The commit is included in Kernel 6.5 already, which my system is currently
running. 
https://git.kernel.org/pub/scm/linux/kernel/git/torvalds/linux.git/tree/drivers/usb/storage/alauda.c?h=v6.5

On previous versions of the kernel before this patch, the card reader reported
no media and generated an error about how the transfer buffer is on stack.
Chances are this broke 6 or so years ago when the kernel behavior was changed
to block drivers that did that behavior (see:
https://linux.kernel.narkive.com/YOK3Jf56/patch-v2-usb-core-warn-if-an-urb-s-transfer-buffer-is-on-stack)

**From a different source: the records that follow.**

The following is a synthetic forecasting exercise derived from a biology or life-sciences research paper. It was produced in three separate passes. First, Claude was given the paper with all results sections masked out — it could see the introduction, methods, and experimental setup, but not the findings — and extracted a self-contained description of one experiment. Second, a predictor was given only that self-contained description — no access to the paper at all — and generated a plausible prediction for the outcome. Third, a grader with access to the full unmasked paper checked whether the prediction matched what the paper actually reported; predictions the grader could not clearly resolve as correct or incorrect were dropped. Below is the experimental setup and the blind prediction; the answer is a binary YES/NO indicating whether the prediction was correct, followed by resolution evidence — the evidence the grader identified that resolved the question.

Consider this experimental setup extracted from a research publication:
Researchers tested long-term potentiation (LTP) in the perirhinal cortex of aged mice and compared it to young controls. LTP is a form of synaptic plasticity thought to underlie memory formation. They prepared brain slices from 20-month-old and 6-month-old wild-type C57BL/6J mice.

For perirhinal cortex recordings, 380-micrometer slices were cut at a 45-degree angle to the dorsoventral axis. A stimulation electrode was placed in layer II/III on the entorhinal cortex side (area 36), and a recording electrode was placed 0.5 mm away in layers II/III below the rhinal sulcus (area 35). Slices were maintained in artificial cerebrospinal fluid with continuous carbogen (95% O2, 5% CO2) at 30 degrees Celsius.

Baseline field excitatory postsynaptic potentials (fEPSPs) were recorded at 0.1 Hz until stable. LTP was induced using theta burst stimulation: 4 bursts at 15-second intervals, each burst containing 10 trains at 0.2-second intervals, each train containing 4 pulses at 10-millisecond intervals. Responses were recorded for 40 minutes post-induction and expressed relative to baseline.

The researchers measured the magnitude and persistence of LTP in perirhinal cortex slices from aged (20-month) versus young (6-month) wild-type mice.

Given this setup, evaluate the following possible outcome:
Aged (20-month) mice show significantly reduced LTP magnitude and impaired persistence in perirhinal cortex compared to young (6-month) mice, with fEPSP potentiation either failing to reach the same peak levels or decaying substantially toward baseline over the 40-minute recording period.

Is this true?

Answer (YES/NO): YES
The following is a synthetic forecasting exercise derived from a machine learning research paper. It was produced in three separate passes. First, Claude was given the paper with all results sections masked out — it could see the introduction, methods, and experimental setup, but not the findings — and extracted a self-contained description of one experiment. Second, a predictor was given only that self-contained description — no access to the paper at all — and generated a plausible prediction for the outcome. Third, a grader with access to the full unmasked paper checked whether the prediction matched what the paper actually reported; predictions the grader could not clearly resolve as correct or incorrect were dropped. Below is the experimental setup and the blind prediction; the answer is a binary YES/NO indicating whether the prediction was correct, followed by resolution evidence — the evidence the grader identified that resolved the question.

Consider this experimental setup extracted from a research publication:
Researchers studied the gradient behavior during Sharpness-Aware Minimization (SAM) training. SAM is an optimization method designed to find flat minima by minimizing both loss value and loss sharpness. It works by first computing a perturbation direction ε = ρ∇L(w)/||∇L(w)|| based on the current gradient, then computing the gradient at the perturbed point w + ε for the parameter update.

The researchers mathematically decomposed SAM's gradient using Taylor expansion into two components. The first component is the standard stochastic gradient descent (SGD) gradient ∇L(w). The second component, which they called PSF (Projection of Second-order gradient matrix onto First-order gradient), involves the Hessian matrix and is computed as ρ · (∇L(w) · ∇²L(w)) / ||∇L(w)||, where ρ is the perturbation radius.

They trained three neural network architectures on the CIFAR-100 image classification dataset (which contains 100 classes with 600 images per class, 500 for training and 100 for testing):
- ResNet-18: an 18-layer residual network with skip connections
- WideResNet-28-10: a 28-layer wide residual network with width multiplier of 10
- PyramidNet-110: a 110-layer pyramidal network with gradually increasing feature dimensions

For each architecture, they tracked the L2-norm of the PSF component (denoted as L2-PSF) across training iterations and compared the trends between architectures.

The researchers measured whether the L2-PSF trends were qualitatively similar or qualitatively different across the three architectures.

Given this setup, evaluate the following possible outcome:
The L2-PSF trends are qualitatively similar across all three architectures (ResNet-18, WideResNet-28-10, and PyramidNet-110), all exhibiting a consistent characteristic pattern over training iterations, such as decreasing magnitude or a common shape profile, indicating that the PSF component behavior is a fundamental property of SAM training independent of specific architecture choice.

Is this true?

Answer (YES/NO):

but I might have to do some testing to see what Linux version in particular
broke it. Here is the error on Kernel 5.15 as an example on Ubuntu 22.04:

[   43.057770] usb 1-1: new full-speed USB device number 5 using xhci_hcd
[   43.221275] usb 1-1: New USB device found, idVendor=0584, idProduct=0008,
bcdDevice= 1.02
[   43.221284] usb 1-1: New USB device strings: Mfr=1, Product=2,
SerialNumber=0
[   43.221288] usb 1-1: Product: USB SmartMedia Adapter
[   43.221291] usb 1-1: Manufacturer: YAMAICHI ELECTRONICS Co.,Ltd.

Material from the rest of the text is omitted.